When looking at cost-effectiveness data pertaining to medicines, we argue that these estimates should not be based on manufacturer-set price, which frequently bears no relation to the costs of R&D and production of the medication in question (Henry and Searles, 2012). Indeed, medication prices are frequently determined by what the market will bear, as opposed to considerations for maximising access (The Economist, 2015). Instead, policymakers should consider the actual cost of creation of the medication. In order to do so, production costs data has to be made publicly available. If these data are not available, societies and countries can make uninformed decisions in negotiating the prices of drugs with manufacturers, with implications for patients and health systems. Accordingly, manufacturers should be required to report on the specific cost inputs of R&D of each drug that is sold on the market, through implementation of legislation at the national level mandating cost transparency.
This type of legislation has already been proposed in six states in the U.S. in 2015 and within the White House budget proposal for the Fiscal Year 2017 (Policy and Medicine, 2015; Office of Management and Budget, 2016). The proposals outlined in American bills are very promising and include reporting of production costs including R&D, manufacturing, and regulatory costs as well as the contributions to drug development by public institutions such as government grants. This has to be supplemented with additional cost information towards administration, marketing and advertising. Moreover, the legislation also calls for transparency of prices towards payers including public and private insurers, pharmacies, and others.
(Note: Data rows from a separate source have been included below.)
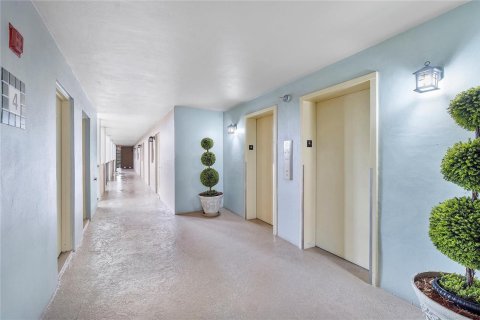 Copropriété à louer à Coral Springs, Floride: 2 chambres, 83.61 m2 № 2288580 - photo 5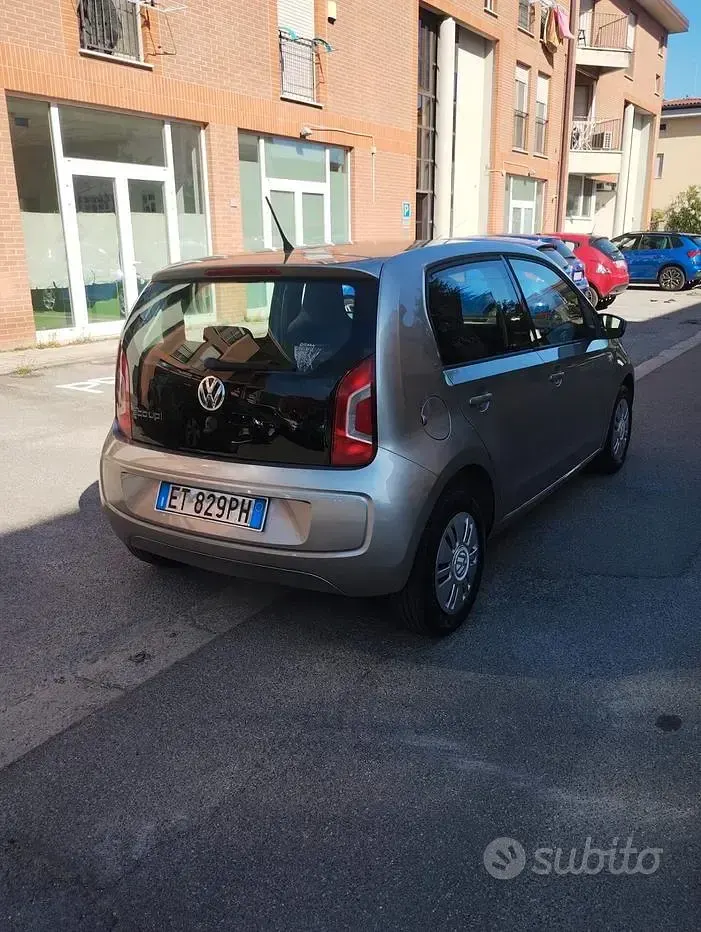Usata VW up! Move 68 CV (50 kW) 2013 Grigio Utilitaria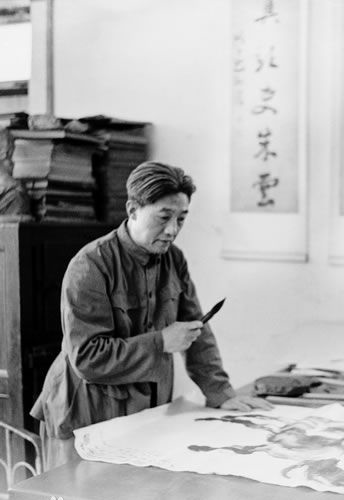 徐悲鸿（1895-1953年），汉族，原名徐寿康，江苏宜兴市屺亭镇人。中国现代画家、美术教育家。♣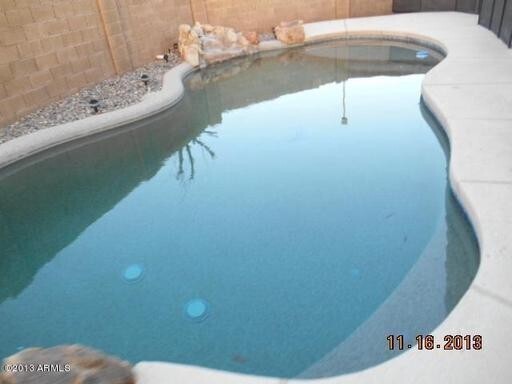 Building Photo - LOVELY HOME IN SURPRISE WITH A POOL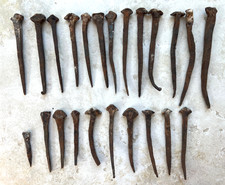 Lot de 30 clous carré en fer forgés fin XVIIIe pour charpente H 16cm à 6cm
Finally, the manufacturer must also disclose the profits yielded based on these prices. All of this information is to be reported to the relevant government agency on an annual basis, with provisions to make the information publicly available and to be used to negotiate prices for those drugs found to be major contributors to health budgets.
YCEMP supports the introduction of such legislation. We also recommend having an independent, autonomous body to audit and approve data submitted concerning costs, before publication. This would allow the public and experts to scrutinize the data provided, and allow comparison of the R&D cost to the actual return of investment on each medicine. Furthermore, the pharmaceutical industry must make the marginal cost of producing a product publically available. These statutory mechanisms should apply to all medicines approved for national use, and not only essential medicines. It can take years before newer medicines are added to WHO Model Essential Medicines List and/or national Essential Medicines Lists, often based on concerns around pricing; for this reason, all medicines approved for use by States should therefore be included in the legislation.
National governments would be responsible for introducing and enforcing these bills, supported by institutional and technical bodies holding actors accountable. Further, this new knowledge about production costs should enable policy makers and executives to use this information to negotiate better prices at the country level.